Bazen de sevdiğimiz kişileri üzme tedirginliğinin yanında kendimizi tanımlarken kullandığımız sıfatların da değişmesinden korkarız. Örneğin yardımsever biri olduğunuzu söylediğinizde birinin destek isteğini reddedemezsiniz. Misafirperver olduğunuzu söylediğinizde ani bir misafirlik teklifine hayır demeyi kabalık bulursunuz. Yani kişiliğinize uygun davranmak için istemediğiniz durumlara onay vermek zorunda kalabilirsiniz.
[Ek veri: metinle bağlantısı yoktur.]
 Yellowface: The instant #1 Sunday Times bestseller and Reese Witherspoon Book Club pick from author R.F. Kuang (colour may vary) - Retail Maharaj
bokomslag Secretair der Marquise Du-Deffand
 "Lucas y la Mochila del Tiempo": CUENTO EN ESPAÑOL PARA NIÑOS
Ancak böyle bir durumda daha objektif bir değerlendirme yapmanızı istiyorum. Varsayalım ki bir arkadaşınızın sizden pek de hakim olmadığınız bir konuda yardım isteği oldu sırf geri çevirmemek için kendinizi büyük bir sıkıntının içine sokabilirsiniz. Zamanınızı o konuda bilgi sahibi olmak için harcayabilirsiniz. Karşı tarafı memnun etmek isterken kendinizi istemediğiniz bir kafa yorgunluğunun bazen de fiziksel yorgunluğun içine sokarsınız. Günün sonunda yine olumsuz etkilenen siz olursunuz. Size olumsuz duyguyu hissettirenin ise hayır diyemediğiniz kişi olduğuna ikna olursunuz. Şöyle bir özet yapayım bakalım durum nasıl gözüküyor. İyi biri olduğunuzu veya sevginizi kanıtlamak için hayır demediniz ve sonunda kötü hissettiniz şimdiyse o kişinin ismi size hissettiğiniz o olumsuz duyguyu, baskıyı ve sıkışmışlığı hatırlatıyor. Böylece içten içe o kişilere karşı öfkenizi besliyorsunuz. Söylenemeyen hayırlar kişiyi hayal kırıklığına ve mutlaka mutsuzluğa sürükler.
Hayırlar kişisel sınırlarınızdır ve bu sınırları belirlemek de sahip çıkıp korumak da sizin sorumluluğunuzdadır. Sınırlarımızın başlangıcıyla ilgili okuduğum ve çok etkilendiğim tanımı Sahra Hazal Kaleli şöyle yapmış; “Bedenin sana verildiğinde bir deriyle kaplı olacak. Bu seni, dışındaki dünyadan ayıran sınırın, varlığının bitip başladığı yer. Senin için önceden çizilmiş olan tek sınır bu. Geri kalan sınırların hepsini senin çizmen gerekecek. Ne kadar ustaca çizersen o kadar az hasar alacaksın.” Kaleli bu tanımını aynı zamanda insan olma kurallarının da içine dahil etmiş. Sınırlar sizin varlığınızdır, koruma kalkanınızdır. Ne kadarlık bir alanda yaşamak istiyor hangi tehditlerden korunmak istiyorsanız sınırlarınızı ona göre belirleme de özgürsünüz. Ancak ne zaman ki refahta yaşamak isteyip kendinizi bir kafese hapsedersiniz bunun da sizin kararınız olduğunu kendinize hatırlatın. Değişim sizinle başlayacak, kendinizden başkalarının isteklerine hayır dediğinizde onlar sizin kadar yara almayacak. Hayırların reddediş değil tercih etmeyiş olduğunu ve kişilere değil durumlara söylendiğini kabul ettiğinizde eminim ki bu kelimeyi kullanmak sizin için çok daha kolay olacak. Mücadelenizde bol şans diliyorum.